所以接下來就是想辦法給他找到那莫名奇妙的 5-6G
是個啥,上 windbg 說話。
二:Windbg 分析
1. 判斷託管還是非託管
從描述上看大概率是託管層面的問題,但為了文章的完整性,我們還是用 !address -summary
和 !eeheap -gc
來看一下。
0:000> !address -summary
--- Usage Summary ---------------- RgnCount ----------- Total Size -------- %ofBusy %ofTotal
Free 1164 7f5`58f12000 ( 7.958 TB) 99.48%
<unknown> 6924 a`6de84000 ( 41.717 GB) 97.90% 0.51%
Stack 1123 0`16340000 ( 355.250 MB) 0.81% 0.00%
Image 4063 0`1607d000 ( 352.488 MB) 0.81% 0.00%
Heap 71 0`0c9ea000 ( 201.914 MB) 0.46% 0.00%
TEB 374 0`002ec000 ( 2.922 MB) 0.01% 0.00%
Other 13 0`001c6000 ( 1.773 MB) 0.00% 0.00%
PEB 1 0`00001000 ( 4.000 kB) 0.00% 0.00%
--- Type Summary (for busy) ------ RgnCount ----------- Total Size -------- %ofBusy %ofTotal
MEM_PRIVATE 5423 a`87200000 ( 42.111 GB) 98.83% 0.51%
MEM_IMAGE 7033 0`1e5d6000 ( 485.836 MB) 1.11% 0.01%
MEM_MAPPED 113 0`01908000 ( 25.031 MB) 0.06% 0.00%
--- State Summary ---------------- RgnCount ----------- Total Size -------- %ofBusy %ofTotal
MEM_FREE 1164 7f5`58f12000 ( 7.958 TB) 99.48%
MEM_RESERVE 4165 8`1b873000 ( 32.430 GB) 76.11% 0.40%
MEM_COMMIT 8404 2`8b86b000 ( 10.180 GB) 23.89% 0.12%
0:000> !eeheap -gc
Number of GC Heaps: 32
------------------------------
Heap 0 (00000000004106d0)
generation 0 starts at 0x0000000082eb0e58
generation 1 starts at 0x0000000082d79b20
generation 2 starts at 0x000000007fff1000
ephemeral segment allocation context: none
segment begin allocated size
000000007fff0000 000000007fff1000 0000000083f80128 0x3f8f128(66646312)
Large object heap starts at 0x000000087fff1000
segment begin allocated size
000000087fff0000 000000087fff1000 0000000883fe4190 0x3ff3190(67056016)
0000000927ff0000 0000000927ff1000 000000092bfe2430 0x3ff1430(67048496)
0000000a81c50000 0000000a81c51000 0000000a8221c858 0x5cb858(6076504)

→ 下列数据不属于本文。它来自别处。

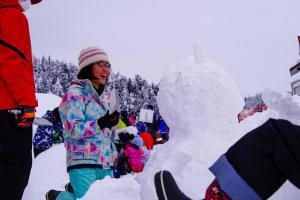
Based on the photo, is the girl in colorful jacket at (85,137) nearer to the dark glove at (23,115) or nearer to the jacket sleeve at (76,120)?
the jacket sleeve at (76,120)

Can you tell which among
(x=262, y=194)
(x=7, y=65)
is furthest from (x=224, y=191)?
(x=7, y=65)

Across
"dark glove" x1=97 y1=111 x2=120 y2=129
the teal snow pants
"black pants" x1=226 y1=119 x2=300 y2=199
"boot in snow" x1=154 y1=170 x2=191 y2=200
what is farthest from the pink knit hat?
"black pants" x1=226 y1=119 x2=300 y2=199

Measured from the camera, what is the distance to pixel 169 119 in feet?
11.3

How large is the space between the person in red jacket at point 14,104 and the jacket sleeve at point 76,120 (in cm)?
48

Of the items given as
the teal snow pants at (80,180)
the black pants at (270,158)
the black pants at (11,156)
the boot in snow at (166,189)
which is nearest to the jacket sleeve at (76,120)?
the teal snow pants at (80,180)

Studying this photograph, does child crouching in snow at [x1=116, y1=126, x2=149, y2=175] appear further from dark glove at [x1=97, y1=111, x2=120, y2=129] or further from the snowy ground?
dark glove at [x1=97, y1=111, x2=120, y2=129]

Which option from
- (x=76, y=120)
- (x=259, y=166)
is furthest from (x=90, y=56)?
(x=259, y=166)

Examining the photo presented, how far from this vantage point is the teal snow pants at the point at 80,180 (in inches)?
118

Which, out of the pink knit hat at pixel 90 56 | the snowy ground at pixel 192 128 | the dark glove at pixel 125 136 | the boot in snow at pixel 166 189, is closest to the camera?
the boot in snow at pixel 166 189

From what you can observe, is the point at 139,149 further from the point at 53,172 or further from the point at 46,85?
A: the point at 46,85

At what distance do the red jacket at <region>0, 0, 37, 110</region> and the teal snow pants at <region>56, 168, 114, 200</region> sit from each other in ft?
Result: 2.41

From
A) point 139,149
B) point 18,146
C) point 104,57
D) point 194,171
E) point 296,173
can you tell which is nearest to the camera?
point 296,173

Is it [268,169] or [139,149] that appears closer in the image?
[268,169]

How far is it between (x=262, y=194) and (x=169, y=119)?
193 cm
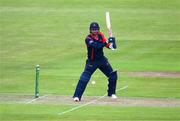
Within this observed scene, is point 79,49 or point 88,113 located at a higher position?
point 79,49

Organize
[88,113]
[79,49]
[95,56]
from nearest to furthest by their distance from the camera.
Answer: [88,113], [95,56], [79,49]

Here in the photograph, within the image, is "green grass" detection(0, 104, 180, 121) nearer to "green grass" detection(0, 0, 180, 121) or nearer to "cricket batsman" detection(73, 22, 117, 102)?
"green grass" detection(0, 0, 180, 121)

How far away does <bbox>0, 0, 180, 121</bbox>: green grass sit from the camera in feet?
75.0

Heap Size: Size: 0xc53ef40 (206827328) bytes.
------------------------------
...
Heap 31 (0000000019c84130)
generation 0 starts at 0x0000000844fc5170
generation 1 starts at 0x0000000844f851f8
generation 2 starts at 0x000000083fff1000
ephemeral segment allocation context: none
segment begin allocated size
000000083fff0000 000000083fff1000 0000000845171ca0 0x5180ca0(85462176)
Large object heap starts at 0x00000008fbff1000
segment begin allocated size
00000008fbff0000 00000008fbff1000 00000008fffe2290 0x3ff1290(67048080)

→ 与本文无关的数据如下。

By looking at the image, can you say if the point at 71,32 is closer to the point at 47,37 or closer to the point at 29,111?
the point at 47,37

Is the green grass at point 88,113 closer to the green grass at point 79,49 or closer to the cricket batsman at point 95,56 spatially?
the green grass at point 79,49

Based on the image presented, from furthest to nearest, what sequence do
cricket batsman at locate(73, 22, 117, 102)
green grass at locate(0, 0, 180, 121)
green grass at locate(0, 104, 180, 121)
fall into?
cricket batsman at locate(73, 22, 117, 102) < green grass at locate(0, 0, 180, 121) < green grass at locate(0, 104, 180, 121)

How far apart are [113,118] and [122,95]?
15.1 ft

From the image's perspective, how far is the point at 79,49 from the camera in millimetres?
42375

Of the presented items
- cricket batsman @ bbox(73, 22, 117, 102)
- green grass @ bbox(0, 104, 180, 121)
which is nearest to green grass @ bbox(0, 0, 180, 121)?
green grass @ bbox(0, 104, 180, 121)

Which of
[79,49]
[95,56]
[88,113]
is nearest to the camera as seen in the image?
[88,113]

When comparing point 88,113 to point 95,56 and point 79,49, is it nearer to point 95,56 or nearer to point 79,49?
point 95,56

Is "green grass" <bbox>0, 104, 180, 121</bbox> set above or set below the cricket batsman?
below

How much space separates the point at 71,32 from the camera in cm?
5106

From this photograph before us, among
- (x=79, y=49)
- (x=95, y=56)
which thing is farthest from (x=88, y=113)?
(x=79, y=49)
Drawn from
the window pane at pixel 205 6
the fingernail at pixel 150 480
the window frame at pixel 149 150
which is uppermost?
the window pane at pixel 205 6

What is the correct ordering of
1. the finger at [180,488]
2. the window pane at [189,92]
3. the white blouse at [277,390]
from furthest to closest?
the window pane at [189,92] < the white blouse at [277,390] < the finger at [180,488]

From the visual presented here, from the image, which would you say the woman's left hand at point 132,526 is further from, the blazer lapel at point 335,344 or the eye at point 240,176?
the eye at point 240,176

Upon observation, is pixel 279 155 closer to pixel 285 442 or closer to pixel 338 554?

000000094bff0000 000000094bff1000 000000094ea2ebb8 0x2a3dbb8(44293048)
000000096bff0000 000000096bff1000 000000096dbdec00 0x1bedc00(29285376)

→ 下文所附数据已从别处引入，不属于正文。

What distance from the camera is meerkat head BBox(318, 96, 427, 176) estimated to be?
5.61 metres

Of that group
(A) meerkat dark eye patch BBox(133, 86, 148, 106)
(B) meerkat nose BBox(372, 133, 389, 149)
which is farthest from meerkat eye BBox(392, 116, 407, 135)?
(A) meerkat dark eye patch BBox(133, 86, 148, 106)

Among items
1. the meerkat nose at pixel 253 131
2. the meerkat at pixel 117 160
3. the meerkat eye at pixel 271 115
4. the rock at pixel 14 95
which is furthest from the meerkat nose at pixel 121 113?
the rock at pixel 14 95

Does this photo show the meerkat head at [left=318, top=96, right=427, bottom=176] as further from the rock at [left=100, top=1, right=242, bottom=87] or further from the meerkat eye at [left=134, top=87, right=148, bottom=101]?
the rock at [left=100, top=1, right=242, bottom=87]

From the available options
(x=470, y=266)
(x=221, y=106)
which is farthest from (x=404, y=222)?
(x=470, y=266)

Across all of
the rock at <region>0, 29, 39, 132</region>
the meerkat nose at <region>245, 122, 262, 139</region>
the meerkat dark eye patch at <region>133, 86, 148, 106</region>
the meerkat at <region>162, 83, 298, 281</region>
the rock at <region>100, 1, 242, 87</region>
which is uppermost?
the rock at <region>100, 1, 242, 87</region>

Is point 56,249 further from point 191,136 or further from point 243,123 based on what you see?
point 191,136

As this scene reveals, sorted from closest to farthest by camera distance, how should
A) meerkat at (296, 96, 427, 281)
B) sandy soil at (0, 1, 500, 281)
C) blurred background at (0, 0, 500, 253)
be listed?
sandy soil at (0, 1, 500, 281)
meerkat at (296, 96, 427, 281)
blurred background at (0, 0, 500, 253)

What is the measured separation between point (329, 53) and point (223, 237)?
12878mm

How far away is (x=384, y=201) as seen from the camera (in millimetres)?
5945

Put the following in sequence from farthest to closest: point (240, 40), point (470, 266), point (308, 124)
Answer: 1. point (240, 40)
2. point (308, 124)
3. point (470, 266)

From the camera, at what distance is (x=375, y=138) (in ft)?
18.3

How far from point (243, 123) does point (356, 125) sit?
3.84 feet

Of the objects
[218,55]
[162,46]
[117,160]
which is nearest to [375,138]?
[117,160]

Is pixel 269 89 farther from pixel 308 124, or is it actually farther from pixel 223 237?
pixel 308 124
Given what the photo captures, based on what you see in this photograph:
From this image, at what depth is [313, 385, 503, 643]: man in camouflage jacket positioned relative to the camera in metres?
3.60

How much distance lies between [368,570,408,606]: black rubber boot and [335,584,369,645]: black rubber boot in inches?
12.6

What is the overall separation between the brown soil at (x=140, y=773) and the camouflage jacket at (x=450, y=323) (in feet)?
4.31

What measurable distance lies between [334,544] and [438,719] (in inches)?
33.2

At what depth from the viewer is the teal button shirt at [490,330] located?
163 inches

Heap Size: Size: 0xd79d6e8 (226088680) bytes.
------------------------------
GC Heap Size: Size: 0x1f1986a88 (8348265096) bytes.
從卦中得知,10G
的內存,託管堆吃掉了 8.3G
,很明顯託管層問題,知道大方向後,接下來就可以到託管堆看一看,根據過往經驗程序肯定是生成了大量的類對象所致,上命令 !dumpheap -stat
。
0:000> !dumpheap -stat
Statistics:
MT Count TotalSize Class Name
...
000007fe9ddd5fc0 341280 30032640 System.ServiceModel.Description.MessagePartDescription
000007fe9c4865a0 866349 41584752 System.Xml.XmlDictionaryString
000007fe9defb098 937801 45014448 System.Xml.XmlDictionaryString
000007fe9c66bd28 105052 45086880 System.Collections.Generic.Dictionary`2+Entry[[System.String, mscorlib],[System.Xml.XmlDictionaryString, System.Runtime.Serialization]][]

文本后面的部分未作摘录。